The clashes were near the border village of Kastanies, along a border fence that covers much of the frontier not demarcated by the Evros river.

Turkey made good on a threat to open its borders and send migrants into Europe last week. Turkish President Recep Tayyip Erdogan’s action triggered days of violent clashes at the land border, where thousands of migrants and refugees have gathered.

The office of Ekrem Canalp, governor for the Turkish border province of Edirne, said one migrant was killed and five others wounded after Greek police and border units fired tear gas, blank bullets and live rounds at a group of migrants gathered at an area between the Turkish and Greek gates of Pazarkule and Kastanies.

Greek government spokesman Stelios Petsas categorically denied any migrants had been wounded or killed by Greek authorities.

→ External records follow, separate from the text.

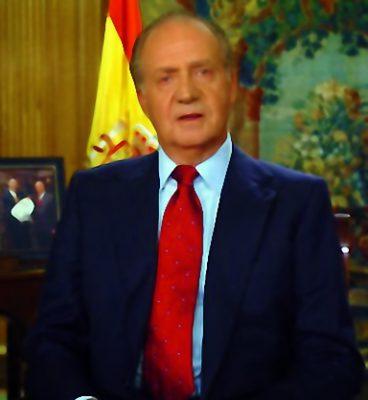 El Supremo hace público hoy el Auto de desestimación e inadmisión de la demanda de paternidad contra el Rey Juan Carlos I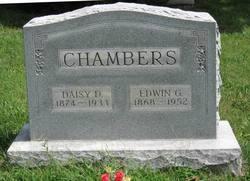 Daisy D <I>Roberts</I> Chambers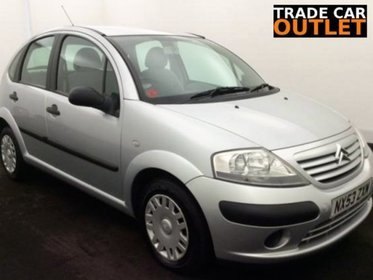 Citroen C3 1.4 HDI DESIRE+SOLD FOR SPARES+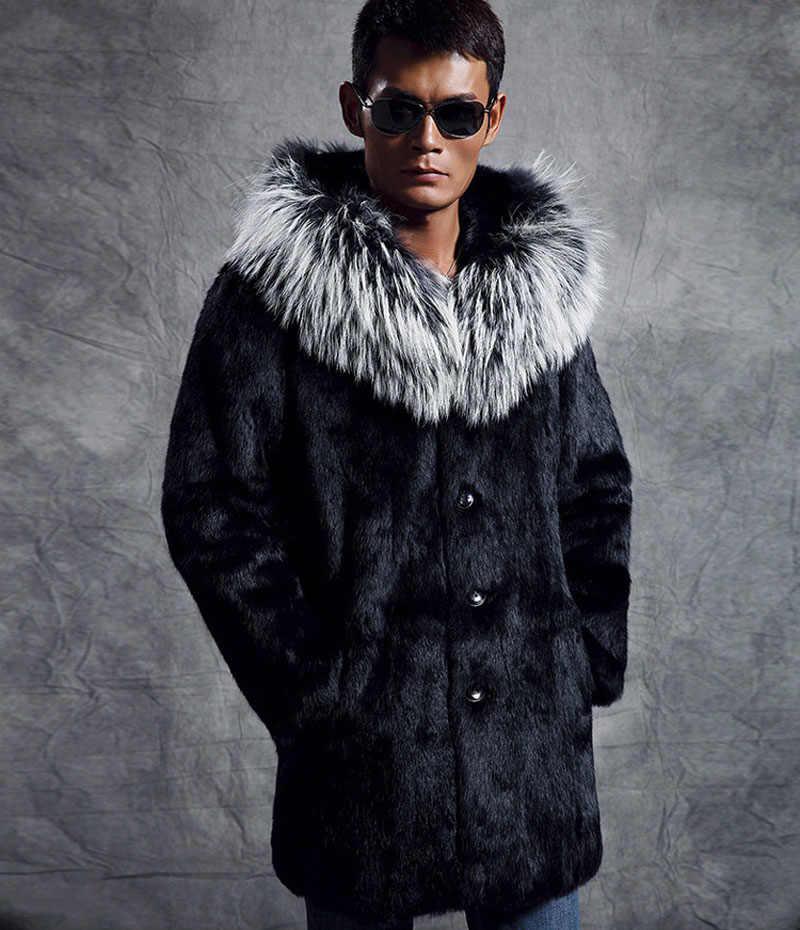 2018 зимние Для мужчин бренд 6XL меховой воротник длинный искусственный мех норки пальто мужской черный мех верхняя одежда 2018 плюс Размеры Меховая куртка XS-XXXL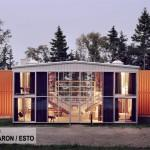 Made Out Shipping Containers Premiere Container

“The Turkish side creates and disperses fake news targeted against Greece. Today they created yet another such falsehood,” he said. “There is no such incident with fire from the Greek authorities,” he said.

During the clashes earlier Wednesday, reporters on the Greek side of the border heard what sounded like gunfire, though it was unclear whether this was live ammunition. A group of people could be seen carrying something which could have been a person between them, and running to the Turkish border post. Shortly afterward, and ambulance was heard leaving.

Reporters on the Turkish side of the border saw at least four ambulances leave the area.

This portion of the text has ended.